C’è olio e olio e non tutto quel che luccica è olio di qualità. Per promuovere un consumo consapevole di questa nostra “eccellenza territoriale”, la Filiera corta, di cui fa parte anche il Comune di Montemurlo, ha organizzato per il prossimo 2 dicembre un convegno dal titolo “Olea”. Un momento d’incontro e approfondimento, non solo per gli addetti ai lavori (agronomi e aziende agricole), ma aperto a tutti: ai piccoli coltivatori, agli appassionati e soprattutto ai consumatori. “Questo è il primo evento del ricco cartellone di Oleum Nostrum- ha spiegato Gianluca Giancaterino, assessore alla promozione del territorio del Comune di Montemurlo- che da ora fino a febbraio vedrà Montemurlo come protagonista, con tante iniziative che hanno come scopo la conoscenza e la valorizzazione dell’olio. Un prodotto questo che ci dà tante soddisfazioni e che, come amministrazione, abbiamo interesse a promuovere insieme alla Filiera.” Il convegno si propone anche di “coinvolgere gli olivicoltori, fornendo loro alcune semplici nozioni per una migliore coltivazione della pianta dell’ulivo e spiegando che l’olio può offrire anche margini di piccoli guadagni”, spiega l’agronomo, David Cardi.
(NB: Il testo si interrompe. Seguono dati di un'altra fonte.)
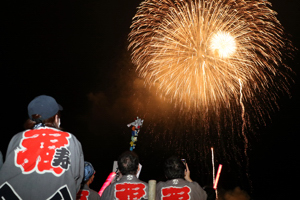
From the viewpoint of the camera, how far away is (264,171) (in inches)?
1127

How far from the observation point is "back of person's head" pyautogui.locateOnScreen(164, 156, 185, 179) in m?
4.07

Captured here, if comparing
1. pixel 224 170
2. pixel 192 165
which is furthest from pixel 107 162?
pixel 224 170

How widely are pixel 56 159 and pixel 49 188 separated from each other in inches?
9.7

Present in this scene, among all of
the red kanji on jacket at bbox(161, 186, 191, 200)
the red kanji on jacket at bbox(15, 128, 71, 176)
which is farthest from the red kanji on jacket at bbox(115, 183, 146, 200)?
the red kanji on jacket at bbox(15, 128, 71, 176)

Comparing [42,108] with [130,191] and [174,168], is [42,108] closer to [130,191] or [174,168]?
[130,191]

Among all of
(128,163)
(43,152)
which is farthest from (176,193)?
(43,152)

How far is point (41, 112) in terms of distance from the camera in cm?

Ma le ambizioni di Olea non finiscono qui, perché, come affermano, Amanda Ravagli, presidente della Filiera Corta e Caterina Bartoli, agronomo e coordinatrice della segreteria della Filiera, non bisogna tralasciare l’aspetto salutistico dell’olio. “Crediamo che sia molto importante che il consumatore sappia riconoscere e scegliere un olio di qualità, acquistato da un produttore locale, rispetto ad uno venduto a prezzi stracciati, senza un’etichetta che ne indichi la provenienza.” Per questo durante il convegno sono state inserite delle degustazioni guidate con assaggi comparativi: un modo semplice per affinare i palati ed educare alla scelta. ”Consumare olio extra-vergine d’oliva fa bene- continuano – Naturalmente come tutte le cose anche l’olio va usato con oculatezza e la Filiera si propone proprio questo: non solo conoscenza dell’olio di qualità, ma anche promozione di un consumo consapevole. Troppo olio fa male, ma la giusta quantità- è stato dimostrato- può essere un coadiuvante nelle terapie anti-cancro.”